Building a freelance portfolio is one of the first things you need to do when trying to find new freelance clients.
Before a potential new client hires you, clients need more assurance than your promise that you will deliver value for them.
Showing any previous client work or freelance projects you have completed is a no brainer. But how you structure your freelance portfolio depends on your profession and your preferences.
Although the term “portfolio” isn’t the same for all freelance professions, here we’ll call the body of your work as your portfolio.
In this article:
Your freelance portfolio website
A key part of your freelance portfolio is your website. Since a website is the main way a possible client can have contact with you, you need a website to show what work you’re doing and whether you’ve shown enough value to prompt them into contacting you.
There are many things that you’ll want to include in your website portfolio:
Presenting work as a case study can be as simple as showing a picture of the project (if there is one) and writing about what you did on that project.
A case study usually highlights your approach to the project, why the client selected you for the project, what you actually did and the way it benefited the client.
When presenting your work as samples or links, you’ll wish to opt for 2-3 key comes and expand them into case studies.
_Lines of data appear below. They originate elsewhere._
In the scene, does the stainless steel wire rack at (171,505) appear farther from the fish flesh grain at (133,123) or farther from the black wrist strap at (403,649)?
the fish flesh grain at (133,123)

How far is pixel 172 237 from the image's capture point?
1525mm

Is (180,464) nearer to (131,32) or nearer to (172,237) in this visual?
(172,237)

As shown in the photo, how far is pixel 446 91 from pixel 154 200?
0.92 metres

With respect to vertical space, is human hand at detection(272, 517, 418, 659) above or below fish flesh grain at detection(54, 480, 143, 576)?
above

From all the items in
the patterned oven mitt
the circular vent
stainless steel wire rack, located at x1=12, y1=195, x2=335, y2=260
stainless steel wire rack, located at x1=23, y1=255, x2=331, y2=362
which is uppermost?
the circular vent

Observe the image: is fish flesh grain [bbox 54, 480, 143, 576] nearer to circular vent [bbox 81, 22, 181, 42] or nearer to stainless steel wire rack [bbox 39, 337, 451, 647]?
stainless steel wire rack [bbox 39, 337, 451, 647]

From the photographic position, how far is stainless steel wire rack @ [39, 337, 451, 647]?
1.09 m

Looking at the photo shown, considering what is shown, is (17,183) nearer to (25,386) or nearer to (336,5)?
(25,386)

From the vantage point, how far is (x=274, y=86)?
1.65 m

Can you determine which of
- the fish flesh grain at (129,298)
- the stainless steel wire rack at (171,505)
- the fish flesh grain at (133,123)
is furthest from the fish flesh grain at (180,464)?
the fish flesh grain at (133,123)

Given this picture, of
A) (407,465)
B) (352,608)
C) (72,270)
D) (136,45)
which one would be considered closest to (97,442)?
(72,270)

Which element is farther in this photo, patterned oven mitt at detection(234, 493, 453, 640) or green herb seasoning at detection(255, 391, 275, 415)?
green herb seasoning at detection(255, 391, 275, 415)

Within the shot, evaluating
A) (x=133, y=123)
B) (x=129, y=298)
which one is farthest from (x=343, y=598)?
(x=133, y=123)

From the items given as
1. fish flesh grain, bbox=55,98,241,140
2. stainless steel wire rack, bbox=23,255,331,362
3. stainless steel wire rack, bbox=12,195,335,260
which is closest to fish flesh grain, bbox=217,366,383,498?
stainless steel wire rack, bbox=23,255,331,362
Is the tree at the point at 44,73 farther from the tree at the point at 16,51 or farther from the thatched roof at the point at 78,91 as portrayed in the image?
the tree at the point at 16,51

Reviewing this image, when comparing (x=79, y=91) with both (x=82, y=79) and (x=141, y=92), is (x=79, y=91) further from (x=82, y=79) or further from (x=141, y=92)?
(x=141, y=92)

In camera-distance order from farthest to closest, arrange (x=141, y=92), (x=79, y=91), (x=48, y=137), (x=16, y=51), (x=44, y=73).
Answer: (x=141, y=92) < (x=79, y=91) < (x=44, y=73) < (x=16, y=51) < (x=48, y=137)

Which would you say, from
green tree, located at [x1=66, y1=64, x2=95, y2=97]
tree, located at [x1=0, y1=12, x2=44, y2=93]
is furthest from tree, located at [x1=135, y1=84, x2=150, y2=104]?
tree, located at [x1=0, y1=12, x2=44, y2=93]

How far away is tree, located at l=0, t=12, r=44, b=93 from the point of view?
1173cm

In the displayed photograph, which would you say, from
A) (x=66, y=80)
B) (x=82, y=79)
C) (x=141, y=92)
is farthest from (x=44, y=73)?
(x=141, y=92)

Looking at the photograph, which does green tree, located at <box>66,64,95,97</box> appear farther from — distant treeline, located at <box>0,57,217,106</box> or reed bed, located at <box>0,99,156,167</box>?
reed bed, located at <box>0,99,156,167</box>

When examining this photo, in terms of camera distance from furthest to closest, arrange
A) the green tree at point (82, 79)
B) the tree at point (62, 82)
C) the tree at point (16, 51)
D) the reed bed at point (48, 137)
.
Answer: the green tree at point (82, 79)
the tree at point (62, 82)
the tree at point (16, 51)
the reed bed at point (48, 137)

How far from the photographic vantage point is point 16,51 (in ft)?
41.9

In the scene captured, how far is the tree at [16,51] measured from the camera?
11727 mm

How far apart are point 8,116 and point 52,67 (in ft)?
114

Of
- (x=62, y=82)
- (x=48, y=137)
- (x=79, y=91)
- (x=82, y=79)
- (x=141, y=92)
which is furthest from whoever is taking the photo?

This will be helpful for clients who haven’t worked with any previous freelancers in your area and may not be sure what to expect. In describing the project and outcomes, you have got an opportunity to impress clients.
Show your skills and your ability to explain your service in a way that they can see the value you provide.
Showing examples of your work
This may mean extracts of written work, illustrations, designs, pictures or code snippets.
One of the most popular style of portfolios is simply a series of visual samples shown as a slideshow presentation.
If you select a slideshow format make sure you show your best work upfront – a client might be in a hurry and in a very hurry and choose you solely on your first 1 or 2 projects that you show them..
For freelance designers, developers and journalists who haven’t got time to develop full case studies, a series of links to previous work completed will do as a portfolio
Showing a list of clients you’ve previously worked for is a great showing new clients that you’ve completed projects for similar companies before.
For example, if you are a freelance journalist, you can list if you have written for The New York Times and Vice Magazine. Only list relevant articles, otherwise you may have trouble persuading a client that you have enough experience for the job.
What projects to show in your freelance portfolio
The work you show in your portfolio is the work you want to become known for. Your portfolio paints you as a specific kind of freelancer who will a specific kind of project. This has some interesting implications once you create your freelance portfolio.
Selectively showcase your work
If you’re getting to be a designer for large corporate clients, then showing startup work isn’t going to help you. Decide what work you wish to win and build your portfolio relevant to it market. This might mean leaving out some your best work, something that you may think is counter intuitive.
Stay focussed, but give some variety
Showing a diverse range of projects can show clients that you are versatile. But an excessive amount of example projects or case studies can leave a client unsure of what it is exactly that you do.
You’re better off painting a nice portrait of how you can benefit the client in a more specific way, rather than come across as a freelancer who takes on any project that comes along.
Tailor the work you showcase to match the client
If you’re pitching for a specific kind of project or sector, make sure your portfolio presents you as an individual who can handle that kind of work.
If you’re presenting your freelance portfolio online you’ll get the same result by categorising your work. Clients who are trying to find a specific kind of freelancer in a certain industry can go straight to that category and ignore the work that is irrelevant.
What if you have no previous freelance projects or experience?
There may be many reasons why you have very little work or experience to point out.
Your previous boss might not have let you create case studies or you may not not have done the kind of work you earn to try and do now, or you don’t have abundant freelance expertise to highlight.
As you would guess, there’s only one answer. Do some work to bulk up your portfolio.
As a start, you could draft a fictitious brief that plays to your strengths and execute it, volunteer for a charity that needs your freelance skills, or do free work for friends or family.
This approach may not be exciting or good for your wallet, but in a few weeks and after a few initial projects m be in a much better position to build your freelance portfolio with work you can be proud of.